The proposed anonymization of event history data comprising static and time-varying variables applied to HDSS data led to acceptable disclosure risk, preserved utility, and being sharable as public use data. It was found that high utility was achieved, even with the highest level of noise added to the core event dates. The details are important to ensure consistency or credibility. Importantly, the sequential noise addition approach presented in this study does not only maintain the event order recorded in the original data but also maintains the time between events. We proposed an approach that preserves the data utility well but limits the number of response categories for the time-varying variables. Furthermore, using distance-based neighborhood matching, we simulated an attack under a nosy neighbor situation and by using a worst-case scenario where attackers have full information on the original data. We showed that the disclosure risk is very low, even when assuming that the attacker's database and information are optimal. The HDSS and medical science research communities in low- and middle-income country settings will be the primary beneficiaries of the results and methods presented in this paper; however, the results will be useful for anyone working on anonymizing longitudinal event history data with time-varying variables for the purposes of sharing.
数据匿名化和共享已成为全球个人、组织和国家关注的热门话题。只要能够保留数据的效用,并将披露风险保持在可接受的水平以下,就可以公开共享包含个人敏感信息的匿名化数据。在这种情况下,研究人员可以在不受限制和限制的情况下使用这些数据。
本研究旨在强调共享健康监测事件历史数据的要求和可能的解决方案。挑战在于对多个事件日期和时变变量进行匿名化。

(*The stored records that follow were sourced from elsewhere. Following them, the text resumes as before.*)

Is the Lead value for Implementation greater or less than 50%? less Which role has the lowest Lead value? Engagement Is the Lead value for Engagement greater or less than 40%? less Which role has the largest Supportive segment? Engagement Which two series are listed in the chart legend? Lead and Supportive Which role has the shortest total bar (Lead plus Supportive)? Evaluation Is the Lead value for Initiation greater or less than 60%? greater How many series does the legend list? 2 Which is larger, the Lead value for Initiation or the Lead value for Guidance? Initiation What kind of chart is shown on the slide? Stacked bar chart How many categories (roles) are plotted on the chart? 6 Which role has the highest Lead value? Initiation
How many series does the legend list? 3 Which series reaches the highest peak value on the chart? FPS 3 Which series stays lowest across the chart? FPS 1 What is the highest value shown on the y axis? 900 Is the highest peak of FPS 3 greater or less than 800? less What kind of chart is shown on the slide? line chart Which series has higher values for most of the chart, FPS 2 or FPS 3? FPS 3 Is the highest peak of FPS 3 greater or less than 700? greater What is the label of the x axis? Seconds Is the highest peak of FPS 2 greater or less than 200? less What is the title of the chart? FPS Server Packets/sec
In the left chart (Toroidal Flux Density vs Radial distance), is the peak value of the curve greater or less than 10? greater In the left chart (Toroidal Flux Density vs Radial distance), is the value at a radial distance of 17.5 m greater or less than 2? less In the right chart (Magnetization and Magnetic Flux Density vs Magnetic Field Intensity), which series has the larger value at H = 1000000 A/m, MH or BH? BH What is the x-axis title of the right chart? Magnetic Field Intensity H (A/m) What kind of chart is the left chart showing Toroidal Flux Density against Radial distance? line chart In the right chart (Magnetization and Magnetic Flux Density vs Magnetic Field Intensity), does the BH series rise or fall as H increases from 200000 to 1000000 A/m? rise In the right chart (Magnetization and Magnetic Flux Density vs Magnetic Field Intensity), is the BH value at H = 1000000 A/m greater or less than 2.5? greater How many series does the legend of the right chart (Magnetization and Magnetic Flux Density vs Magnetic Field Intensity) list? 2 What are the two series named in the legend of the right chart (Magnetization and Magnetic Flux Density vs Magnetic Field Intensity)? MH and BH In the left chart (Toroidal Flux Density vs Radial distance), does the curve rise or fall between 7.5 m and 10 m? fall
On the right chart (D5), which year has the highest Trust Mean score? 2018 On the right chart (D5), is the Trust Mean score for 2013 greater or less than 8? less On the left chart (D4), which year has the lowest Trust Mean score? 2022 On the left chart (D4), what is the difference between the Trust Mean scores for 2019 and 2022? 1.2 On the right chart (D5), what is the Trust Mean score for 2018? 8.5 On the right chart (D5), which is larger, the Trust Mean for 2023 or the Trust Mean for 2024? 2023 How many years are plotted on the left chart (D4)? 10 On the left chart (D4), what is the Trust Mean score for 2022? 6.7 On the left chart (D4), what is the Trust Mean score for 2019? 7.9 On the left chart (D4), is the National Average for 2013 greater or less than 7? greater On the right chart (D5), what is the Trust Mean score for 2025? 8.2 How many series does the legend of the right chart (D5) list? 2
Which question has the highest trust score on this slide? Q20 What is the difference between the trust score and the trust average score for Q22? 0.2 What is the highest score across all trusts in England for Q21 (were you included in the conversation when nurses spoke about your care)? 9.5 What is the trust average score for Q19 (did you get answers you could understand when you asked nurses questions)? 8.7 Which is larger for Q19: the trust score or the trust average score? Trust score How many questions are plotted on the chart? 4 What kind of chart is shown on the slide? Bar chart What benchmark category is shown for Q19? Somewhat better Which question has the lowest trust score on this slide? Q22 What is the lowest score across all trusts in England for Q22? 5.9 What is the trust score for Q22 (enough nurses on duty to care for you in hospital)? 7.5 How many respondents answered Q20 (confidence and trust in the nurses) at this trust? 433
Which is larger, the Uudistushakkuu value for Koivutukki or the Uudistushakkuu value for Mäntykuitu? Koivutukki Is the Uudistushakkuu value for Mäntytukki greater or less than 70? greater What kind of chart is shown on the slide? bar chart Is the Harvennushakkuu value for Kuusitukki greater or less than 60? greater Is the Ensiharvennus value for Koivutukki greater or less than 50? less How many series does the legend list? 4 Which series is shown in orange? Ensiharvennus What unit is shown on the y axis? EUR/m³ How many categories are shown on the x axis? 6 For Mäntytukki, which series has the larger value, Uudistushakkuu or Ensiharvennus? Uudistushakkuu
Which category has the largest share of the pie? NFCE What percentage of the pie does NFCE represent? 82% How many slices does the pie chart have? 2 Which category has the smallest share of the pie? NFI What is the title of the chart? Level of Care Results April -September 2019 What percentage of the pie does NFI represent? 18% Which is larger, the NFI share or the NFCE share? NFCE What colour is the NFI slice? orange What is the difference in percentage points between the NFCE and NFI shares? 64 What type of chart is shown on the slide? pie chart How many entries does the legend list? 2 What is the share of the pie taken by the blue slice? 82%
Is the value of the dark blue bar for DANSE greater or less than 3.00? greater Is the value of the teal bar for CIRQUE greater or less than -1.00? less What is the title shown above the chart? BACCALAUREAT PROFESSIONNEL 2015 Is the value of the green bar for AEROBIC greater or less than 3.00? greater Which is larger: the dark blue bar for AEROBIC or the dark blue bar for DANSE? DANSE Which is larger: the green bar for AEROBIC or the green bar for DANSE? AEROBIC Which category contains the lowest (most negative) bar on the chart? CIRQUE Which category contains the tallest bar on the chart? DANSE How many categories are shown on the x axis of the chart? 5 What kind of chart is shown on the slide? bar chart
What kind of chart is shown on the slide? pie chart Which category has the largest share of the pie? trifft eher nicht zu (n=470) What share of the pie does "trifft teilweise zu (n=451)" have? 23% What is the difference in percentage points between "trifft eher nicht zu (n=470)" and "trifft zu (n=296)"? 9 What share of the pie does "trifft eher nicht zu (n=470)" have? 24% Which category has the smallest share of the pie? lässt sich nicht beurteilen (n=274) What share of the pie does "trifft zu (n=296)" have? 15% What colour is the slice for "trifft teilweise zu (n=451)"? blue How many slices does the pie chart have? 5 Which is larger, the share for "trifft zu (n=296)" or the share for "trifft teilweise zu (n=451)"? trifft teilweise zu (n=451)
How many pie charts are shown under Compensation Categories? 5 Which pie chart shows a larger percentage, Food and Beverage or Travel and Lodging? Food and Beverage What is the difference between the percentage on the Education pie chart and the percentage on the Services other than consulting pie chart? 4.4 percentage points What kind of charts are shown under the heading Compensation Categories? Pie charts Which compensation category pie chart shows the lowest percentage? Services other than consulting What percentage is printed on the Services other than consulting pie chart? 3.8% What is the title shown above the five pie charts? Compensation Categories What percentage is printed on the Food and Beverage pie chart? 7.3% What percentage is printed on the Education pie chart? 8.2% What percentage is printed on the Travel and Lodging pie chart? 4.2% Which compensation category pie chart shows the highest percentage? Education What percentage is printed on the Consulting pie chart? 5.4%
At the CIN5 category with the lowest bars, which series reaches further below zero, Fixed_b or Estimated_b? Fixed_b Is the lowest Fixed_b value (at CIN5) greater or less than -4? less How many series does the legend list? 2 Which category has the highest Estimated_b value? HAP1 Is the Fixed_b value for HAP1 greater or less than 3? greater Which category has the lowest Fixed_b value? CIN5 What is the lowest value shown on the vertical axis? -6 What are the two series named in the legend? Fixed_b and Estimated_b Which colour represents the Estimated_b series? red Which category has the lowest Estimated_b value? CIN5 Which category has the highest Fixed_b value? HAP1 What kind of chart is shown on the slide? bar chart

提出了一种向事件日期添加噪声的顺序方法。该方法保持事件顺序,并保留事件之间的平均时间。此外,还提出了一种基于嘈杂邻居距离的匹配方法来估计风险。对于随时间变化的关键变量,例如教育水平或职业,我们提出了两种解决方案:一种基于限制个人的中间状态,另一种在数据的子集上实现 k-匿名。所提出的方法应用于卡拉翁加健康和人口监测系统 (HDSS) 核心居住数据集,该数据集包含 1995 年底至 2016 年底的纵向数据,其中包含 280381 个具有时变社会经济变量和人口统计信息的事件。
创建了包含随时间变化的个体纵向信息的事件历史数据的匿名版本,具有较高的数据效用。
应用于 HDSS 数据的包含静态和时变变量的事件历史数据匿名化导致可接受的披露风险、保留的效用和可作为公共使用数据共享。结果表明,即使对核心事件日期添加了最高级别的噪声,也可以实现高效用。详细信息对于确保一致性或可信度很重要。重要的是,本研究中提出的顺序噪声添加方法不仅保持了原始数据中记录的事件顺序,而且还保持了事件之间的时间间隔。我们提出了一种方法,该方法很好地保留了数据效用,但限制了时变变量的响应类别数量。此外,使用基于距离的邻居匹配,我们模拟了在好奇邻居情况下的攻击,并使用攻击者对原始数据具有完整信息的最坏情况进行了模拟。结果表明,即使假设攻击者的数据库和信息是最佳的,披露风险也非常低。该结果和方法将主要使中低收入国家的 HDSS 和医学科学研究界受益,但对于任何旨在共享具有时变变量的纵向事件历史数据的人来说,该结果和方法都将是有用的。